Electronic Accessories Classification Dataset: A Comprehensive Collection for Accessory Recognition and Categorization
Description
Objective: This dataset has been curated to advance research in the recognition and classification of electronic accessories. It aims to support the development of machine learning models by providing diverse, high-quality images suitable for various computer vision tasks, such as object classification, segmentation, and identification. Description: The dataset comprises images of 10 electronic accessories, captured from various angles and perspectives to ensure a wide range of scenarios. It includes both raw images in PNG format and augmented images in PNG format, making it ideal for building robust machine learning models. Classes: Charger, Game Controller, Headphone, Keyboard, Laptop, Monitor, Mouse, Smartphone, Smartwatch, Speaker. Key Features: Total Images: 14027 (4027 raw and 10000 augmented images) Number of Classes: 10 classes. File Formats: Raw Images: PNG Augmented Images: PNG Data Type: Image data Applications: Machine Learning: Training models for image classification, object detection, and segmentation in computer vision. E-Commerce: Assisting in product recognition for online marketplaces. Inventory Management: Automating accessory identification and sorting for warehouses. Smartphone Applications: Enabling mobile apps for real-time accessory recognition. Source: The dataset was compiled from publicly available images sourced from social media platforms and second-hand selling marketplaces, including eBay.
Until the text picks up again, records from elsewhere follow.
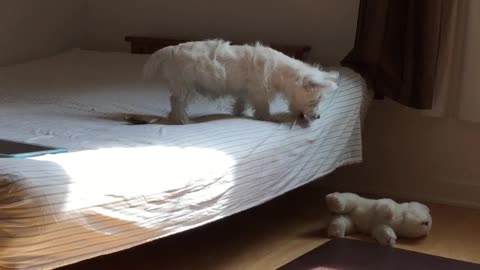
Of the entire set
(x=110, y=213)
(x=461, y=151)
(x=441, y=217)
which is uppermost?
(x=110, y=213)

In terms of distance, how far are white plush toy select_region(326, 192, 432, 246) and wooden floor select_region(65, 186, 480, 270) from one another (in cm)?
6

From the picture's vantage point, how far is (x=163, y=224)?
2.24 metres

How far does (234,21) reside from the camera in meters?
4.18

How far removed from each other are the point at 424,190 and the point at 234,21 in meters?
1.32

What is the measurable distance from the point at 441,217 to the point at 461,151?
383 mm

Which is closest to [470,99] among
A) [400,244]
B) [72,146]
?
[400,244]

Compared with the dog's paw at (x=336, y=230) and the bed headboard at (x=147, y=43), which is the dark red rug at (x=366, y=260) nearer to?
the dog's paw at (x=336, y=230)

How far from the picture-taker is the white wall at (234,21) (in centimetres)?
391

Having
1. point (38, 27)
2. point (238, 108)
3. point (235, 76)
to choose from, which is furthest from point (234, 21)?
point (235, 76)

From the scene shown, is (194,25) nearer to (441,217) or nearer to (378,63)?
(378,63)

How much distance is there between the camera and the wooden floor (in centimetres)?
284

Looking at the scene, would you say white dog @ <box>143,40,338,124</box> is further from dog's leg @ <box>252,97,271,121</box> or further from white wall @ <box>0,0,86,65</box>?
white wall @ <box>0,0,86,65</box>

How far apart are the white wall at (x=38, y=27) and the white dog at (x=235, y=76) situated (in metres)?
1.69

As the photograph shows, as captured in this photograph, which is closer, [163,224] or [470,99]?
[163,224]
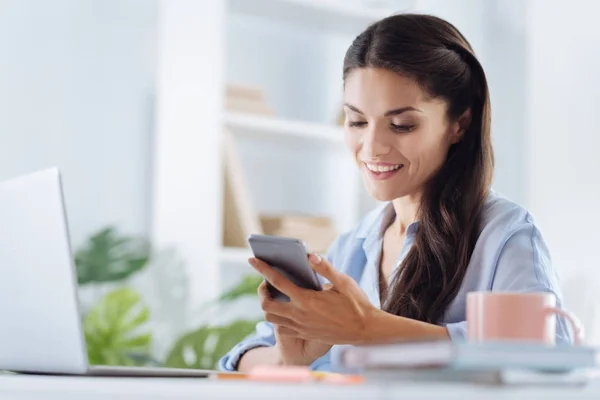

Augmentation Details: The raw images were processed to enhance their utility for machine learning applications. The augmented data includes variations in rotation, zoom, brightness, contrast, and other transformations, providing clean and focused images in PNG format. Relevance and Benefits: This dataset bridges a critical gap in the availability of diverse, high-quality data for electronic accessory classification. By providing balanced and augmented images, it enables researchers and developers to build more accurate models for accessory recognition. The inclusion of multiple formats and diverse perspectives ensures its adaptability across a range of use cases, from academic research to real-world applications in commerce and automation.